Suppose that you are one of n=16 competitors who must cross a bridge of s=18 steps. The steps are far enough apart that you must jump from one to the next… and at each step you must choose which of two side-by-side glass squares to jump onto: one square is tempered glass that is strong enough for you to safely jump onto, while the other square is normal glass that will break if you step on it, causing you to fall to your death and out of the competition. The glass squares are otherwise indistinguishable, so that players must guess which square to jump onto at each new step.

Each player in turn attempts to cross the bridge. The first player has a tough road ahead, safely crossing with a probability of only 1/2^{18}. But each subsequent player observes the progress of all previous players, noting which squares at each “explored” step are safe and which are deadly.

Last week’s FiveThirtyEight Riddler column asked for the expected number Y of surviving players. Let’s turn this around, and instead consider the expected number X=n-Y of eliminated players, since the analysis and resulting formulas turn out a bit nicer that way.

I think this is a nice problem for several reasons. It can be an engaging problem for students as a, uh, “real-world application” of probability and expected value. It’s easy to simulate as a programming exercise; and there are several analytical approaches to solving the problem as well. The Riddler solutions describe a recurrence relation, as well as a relatively nice summation:

E[X] = n - \frac{1}{2^{s}}\sum\limits_{k=0}^n (n-k){s \choose k}

yielding 589819/65536, or 8.9999237060546875 players eliminated on average.

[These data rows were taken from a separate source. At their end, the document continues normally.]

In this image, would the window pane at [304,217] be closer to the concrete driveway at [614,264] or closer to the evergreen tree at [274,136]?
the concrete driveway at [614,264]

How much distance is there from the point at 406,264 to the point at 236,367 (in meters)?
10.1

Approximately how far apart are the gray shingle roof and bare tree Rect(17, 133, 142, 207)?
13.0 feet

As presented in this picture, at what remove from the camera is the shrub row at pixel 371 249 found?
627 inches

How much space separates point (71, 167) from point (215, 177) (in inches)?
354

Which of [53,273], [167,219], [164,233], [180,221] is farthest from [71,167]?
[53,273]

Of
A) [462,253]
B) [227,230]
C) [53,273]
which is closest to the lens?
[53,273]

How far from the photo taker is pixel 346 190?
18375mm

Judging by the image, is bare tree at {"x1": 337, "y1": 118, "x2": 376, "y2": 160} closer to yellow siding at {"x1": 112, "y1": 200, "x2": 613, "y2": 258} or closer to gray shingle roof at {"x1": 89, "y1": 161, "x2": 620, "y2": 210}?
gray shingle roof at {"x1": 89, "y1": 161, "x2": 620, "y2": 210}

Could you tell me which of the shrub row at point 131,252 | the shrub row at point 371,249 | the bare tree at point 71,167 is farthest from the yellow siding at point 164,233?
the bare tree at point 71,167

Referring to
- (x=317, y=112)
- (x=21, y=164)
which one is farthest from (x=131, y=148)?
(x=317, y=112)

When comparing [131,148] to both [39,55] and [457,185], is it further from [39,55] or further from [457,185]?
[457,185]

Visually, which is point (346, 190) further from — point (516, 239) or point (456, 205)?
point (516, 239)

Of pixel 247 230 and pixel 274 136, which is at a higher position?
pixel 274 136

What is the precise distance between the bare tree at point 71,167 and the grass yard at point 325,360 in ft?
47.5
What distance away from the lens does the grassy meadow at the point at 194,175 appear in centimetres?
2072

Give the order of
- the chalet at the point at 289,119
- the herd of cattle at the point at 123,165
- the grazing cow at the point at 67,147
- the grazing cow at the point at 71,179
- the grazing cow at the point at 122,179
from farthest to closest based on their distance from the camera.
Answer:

But the fact that the expected value is so close to 9– so close to half the number of steps– is not a coincidence. This seems like a great example application of linearity of expectation, that in this case allows us to solve the problem with just paper and pencil.

Let X_1, X_2, \ldots, X_s be indicator random variables, each equal to 1 if and only if some player is eliminated at the corresponding step, so that X=\sum X_j, and thus

E[X] = \sum\limits_{j=1}^s E[X_j] = \sum\limits_{j=1}^s P(X_j=1) .

The key observation is that “most” of these probabilities are exactly 1/2. More precisely, as long as j \leq n, someone must encounter step j, and whoever does encounter that step for the first time will be eliminated with probability P(X_j=1)=1/2.

So if there are at least as many players as steps, i.e. n \geq s, then the expected number of players eliminated is exactly E[X]=s/2.

In the actual game, however, there are two “extra” steps. As described above, the first 16 steps contribute exactly half a player each to the total expected number eliminated. But the 17th and 18th steps require more careful analysis, because it is possible that one or both of these steps may not be encountered at all.

For example, consider the worst possible outcome, where the first player is eliminated on the first step, the second player on the second step, and so on, with the 16th and final player being eliminated on the 16th step, so that the 17th (and 18th) step is never reached. This happens with probability 1/2^{16}, and so

P(X_{17}=1) = (1-\frac{1}{2^{16}})(\frac{1}{2})

We handle the 18th step similarly. In addition to the above situation where neither the 17th nor 18th step is reached, there are 16 equally likely ways for the last player to be eliminated on the 17th step (according to which one of the first 16 steps is guessed correctly by some player), so that

P(X_{18}=1) = (1-\frac{1}{2^{16}}-\frac{16}{2^{17}})(\frac{1}{2})

Adding to the 16/2=8 expected eliminations from the first 16 steps yields the desired E[X]=589819/65536.

Granted, it is fortunate that there are only two more steps than players, because the resulting general formula for the expected number of players eliminated:

E[X] = \frac{1}{2}\sum\limits_{j=1}^s (1-\frac{1}{2^{j-1}}\sum\limits_{k=n}^{j-1}{j-1 \choose k})

looks more complicated than the summation presented earlier.